Annatto crossed his arms. “I’m sleeping, like I said.”

“What is a family if they only want to use you?” Tarragon posed.

“What is a family if they only let you in because you turned against their enemies?”

An ally with a history, Tarragon supposed.

“It is your right to feel that way,” Tarragon replied. “Enjoy having any rights at all.”

“Are you going to let me exercise them like I feel like?” Annatto snapped. His eyes, though, revealed a level of intrigue. To Tarragon, it was a promising look that someday things may improve, that Annatto may find himself at home here.

“I am,” Tarragon vowed.

“Then let me go home.” Annatto stared at him, challenging.

The door opened to their room and a man filled the entry way. Tarragon looked past Annatto as the head guard, Konrad, walked into the room.

For someone so skilled, he didn’t appear as intimidating as Tarragon had expected. He had large wings that encompassed his back and he wore leather as though he were comfortable. It was a surprise he didn’t squeak with his steps.

He had a long broadsword draped from his waist, which must have been over half his height. His hair was longer as well, nearly reaching his shoulders.

Tarragon preferred the matching rings that hung from either side of his lips to the facial hair the guard opted for: it was cleaner and they hugged his skin, so they made for logical targets for a combatant but were harder to grab than facial hair.

Tarragon addressed Konrad, “I have not yet signed a treaty. I want his freedom, as a stipulation.” He looked to Annatto. “To return to Ionia if he wishes.”

He looked back at Konrad and completed his thoughts aloud, despite the disinterest of both members of his audience: “He is unwanted by her. She will breed him and kill him and bring him back, using anyone he cared about to force his return.”

“We won’t agree to that,” Konrad stated.

Annatto rolled his eyes and sat back in his chair.

“Then I will not sign,” Tarragon declared.

“Alright,” Konrad said. He turned to leave the room, hand on his sword, when Aadya returned with Meldrick.

They each carried a tray of food. Aadya set hers before him and Meldrick set his before Annatto.

“Don’t worry, despite the air in this place the bread is not stale,” Meldick said.

Tarragon let of huff of air escape, a touch amused, before scanning what had been brought to them. The trays were simple: metal trays that would be cool to the touch or warm to the touch, depending on what was carried on them. In this case, the trays were warm. They each had cake with chocolate dripping along the edges and coated in chocolate drops and sprinkled with peppery annatto seeds, a place with a seared white fish fillet adorned with tarragon, pasta and a tomato based sauce, steaming root vegetables, apples coated in oats and what smelled of cinnamon, and a note written in wide script that read: To welcome, not to threaten.

Tarragon let out another huff of a laugh. At least one of them had a sense of humor, both he suspected. It was unexpected to be welcomed in such a way.

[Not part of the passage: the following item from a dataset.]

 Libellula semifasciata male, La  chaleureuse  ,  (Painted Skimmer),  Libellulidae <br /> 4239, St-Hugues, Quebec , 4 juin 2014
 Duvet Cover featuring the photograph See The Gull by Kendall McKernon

“Thank you,” Tarragon said.

Meldrick turned, with his white spiky hair and pale milky skin, to Konrad. “Problem with the treaty?”

“He wants the boy to be allowed to return to Ionia,” Konrad told him.

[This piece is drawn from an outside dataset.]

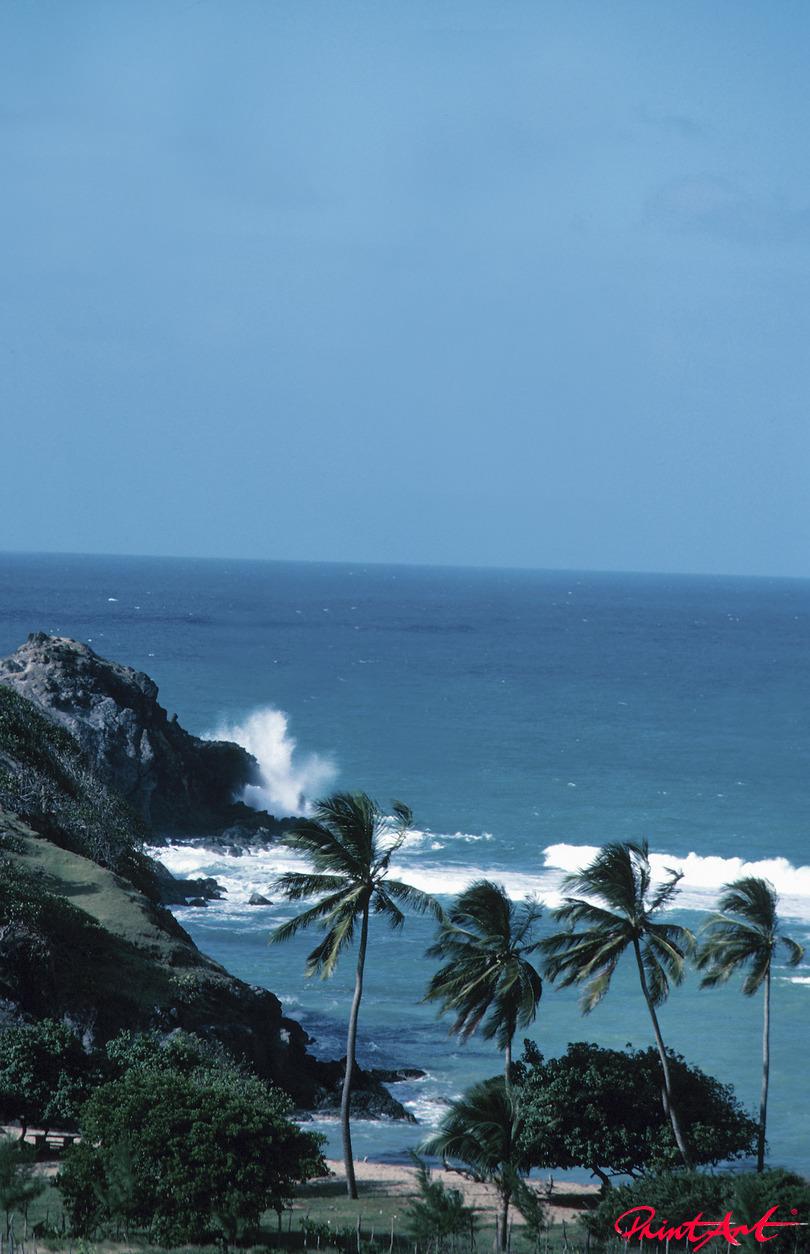 Palmen vor Felsstrand Strände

“Clear the room?” Meldrick asked.

Konrad nodded. “Alright.”

As he did, Aadya picked up his tray and walked to the door. “Come on, Tarragon.”

Tarragon looked back at Annatto, unsure of what Meldrick intended to do to his son. He wanted to protest, but he knew he had given up that right by going there. Whatever happened to Annatto was in his parents’ hands. He hoped they were more gentle than Ionia’s.